Greenwald Mark K
Department of Psychiatry and Behavioral Neurosciences, Wayne State University School of Medicine, Detroit, Michigan 48207, USA.
J Appl Behav Anal. 2008 Winter;41(4):603-7. doi: 10.1901/jaba.2008.41-603.

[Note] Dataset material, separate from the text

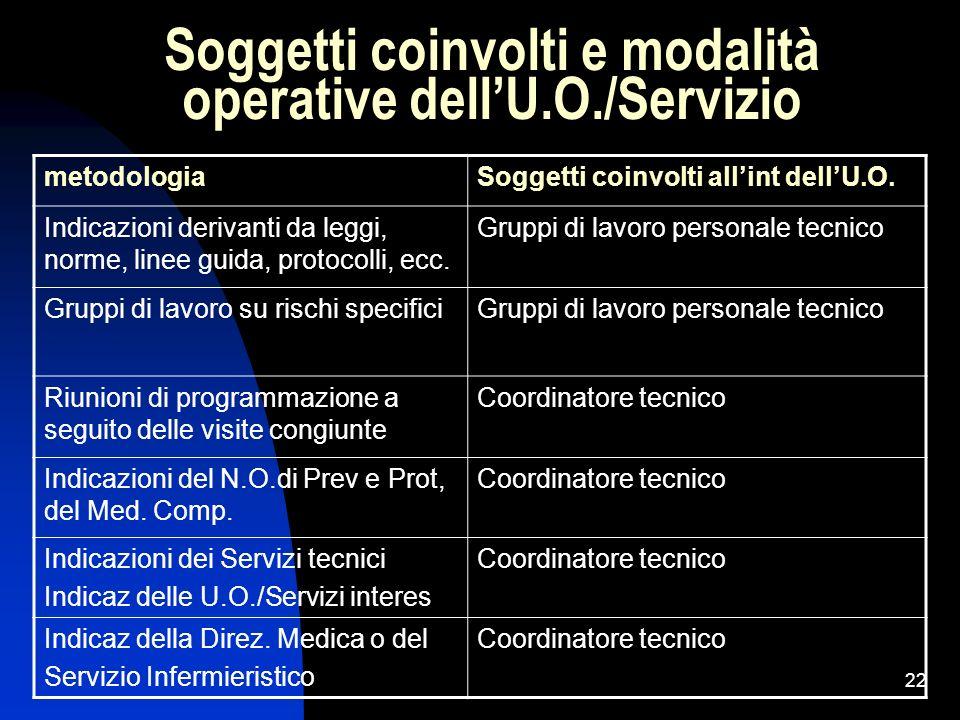 Soggetti coinvolti e modalità operative dell'U.O./Servizio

A positive reinforcement contingency increased opioid abstinence during outpatient dose tapering (4, 2, then 0 mg/day during Weeks 1 through 3) in non-treatment-seeking heroin-dependent volunteers who had been maintained on buprenorphine (8 mg/day) during an inpatient research protocol. The control group (n=12) received $4.00 for completing assessments at each thrice-weekly visit during dose tapering; 10 of 12 lapsed to heroin use 1 day after discharge. The abstinence reinforcement group (n=10) received $30.00 for each consecutive opioid-free urine sample; this significantly delayed heroin lapse (median, 15 days).
在一项住院研究方案中,曾接受丁丙诺啡(8毫克/天)维持治疗的非寻求治疗的海洛因依赖志愿者,在门诊减量期间(第1至3周分别为4、2、然后0毫克/天),一种正性强化偶联增加了阿片类药物戒断率。对照组(n = 12)在剂量减量期间每次每三周一次的访视完成评估可获得4美元;12人中有10人在出院1天后复吸海洛因。戒断强化组(n = 10)每提供一份连续无阿片类药物的尿样可获得30美元;这显著延迟了海洛因复吸(中位数为15天)。